Indeed he does deserve it. His tenacity is legendary. SNO is amazing.
Oh, and I now feel ever so slightly more important, as he was my thesis advisor.
Re:As a Canadian (Score:4, Informative)
Like much of science, discoveries are based on previous work. Starting in the 1960s physicists encountered the solar neutrino problem [wikipedia.org]. Ray Davis in the Homestake Experiment was trying to detect solar neutrinos but was only getting 1/3 of the amount he expected. But he could repeatedly get the same results. Either he was wrong or the Standard Model was wrong. In the 1980s, Masatoshi Koshiba confirmed Davis' results using a different technique with the Kamiokande II. For some reason there were far fewer solar neutrinos than predicted by the Standard Model.
In 1998, Takaaki Kajita's work at Kamiokande's successor, Super Kamiokande, gave hints at what may be causing the discrepancy. While the results were not conclusive and dealt with muon neutrinos, it suggested that the amount of neutrinos was in agreement with the Standard Model but that they were oscillating or changing into different flavors which previous experiments were not set up to detect. At the Sudbury Neutrino Observatory (SNO) in 1999, Arthur MacDonald and his team were able to confirm that solar neutrinos oscillate.

========================

• TASK INSTRUCTIONS:
a – In the passage on solar neutrinos, what share of the expected solar neutrinos was Ray Davis detecting in the Homestake Experiment?
b – Summarize the passage on solar neutrinos in two sentences.

• Records from a data source:
========================

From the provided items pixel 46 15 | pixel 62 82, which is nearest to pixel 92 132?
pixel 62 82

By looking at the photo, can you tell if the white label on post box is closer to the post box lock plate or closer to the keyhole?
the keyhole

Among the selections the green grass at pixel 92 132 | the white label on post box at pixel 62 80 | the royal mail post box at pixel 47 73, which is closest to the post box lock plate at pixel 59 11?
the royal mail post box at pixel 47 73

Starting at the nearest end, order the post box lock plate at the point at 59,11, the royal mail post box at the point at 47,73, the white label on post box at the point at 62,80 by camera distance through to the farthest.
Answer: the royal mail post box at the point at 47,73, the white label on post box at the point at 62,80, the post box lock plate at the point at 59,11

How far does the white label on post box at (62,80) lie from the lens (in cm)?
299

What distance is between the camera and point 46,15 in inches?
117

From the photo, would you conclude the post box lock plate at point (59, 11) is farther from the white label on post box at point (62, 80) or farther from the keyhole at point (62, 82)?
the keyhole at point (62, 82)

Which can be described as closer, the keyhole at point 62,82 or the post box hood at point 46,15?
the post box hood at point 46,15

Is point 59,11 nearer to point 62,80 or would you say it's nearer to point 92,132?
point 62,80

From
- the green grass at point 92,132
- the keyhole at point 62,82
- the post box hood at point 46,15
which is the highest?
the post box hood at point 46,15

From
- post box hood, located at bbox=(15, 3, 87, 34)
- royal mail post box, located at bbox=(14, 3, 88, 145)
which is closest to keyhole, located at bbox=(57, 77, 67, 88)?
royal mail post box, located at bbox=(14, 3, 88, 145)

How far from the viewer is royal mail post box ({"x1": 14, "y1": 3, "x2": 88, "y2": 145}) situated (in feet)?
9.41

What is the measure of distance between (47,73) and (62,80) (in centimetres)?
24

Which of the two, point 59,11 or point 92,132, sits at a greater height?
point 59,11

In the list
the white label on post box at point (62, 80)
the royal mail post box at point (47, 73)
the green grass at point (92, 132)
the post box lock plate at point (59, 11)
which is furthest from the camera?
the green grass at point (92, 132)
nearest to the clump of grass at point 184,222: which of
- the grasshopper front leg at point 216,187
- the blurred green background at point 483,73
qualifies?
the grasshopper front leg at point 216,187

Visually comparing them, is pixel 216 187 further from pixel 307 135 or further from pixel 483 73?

========================

• ANSWERS FOR THE TASKS:
a – He was detecting only 1/3 of the amount he expected.

b – Starting in the 1960s, Ray Davis's Homestake Experiment repeatedly detected only 1/3 of the expected solar neutrinos, and in the 1980s Masatoshi Koshiba confirmed this shortfall using a different technique with Kamiokande II. In 1998, Takaaki Kajita's work at Super Kamiokande suggested that the neutrinos were changing into flavors that earlier experiments could not detect, and in 1999 Arthur MacDonald and his team at the Sudbury Neutrino Observatory confirmed that solar neutrinos oscillate.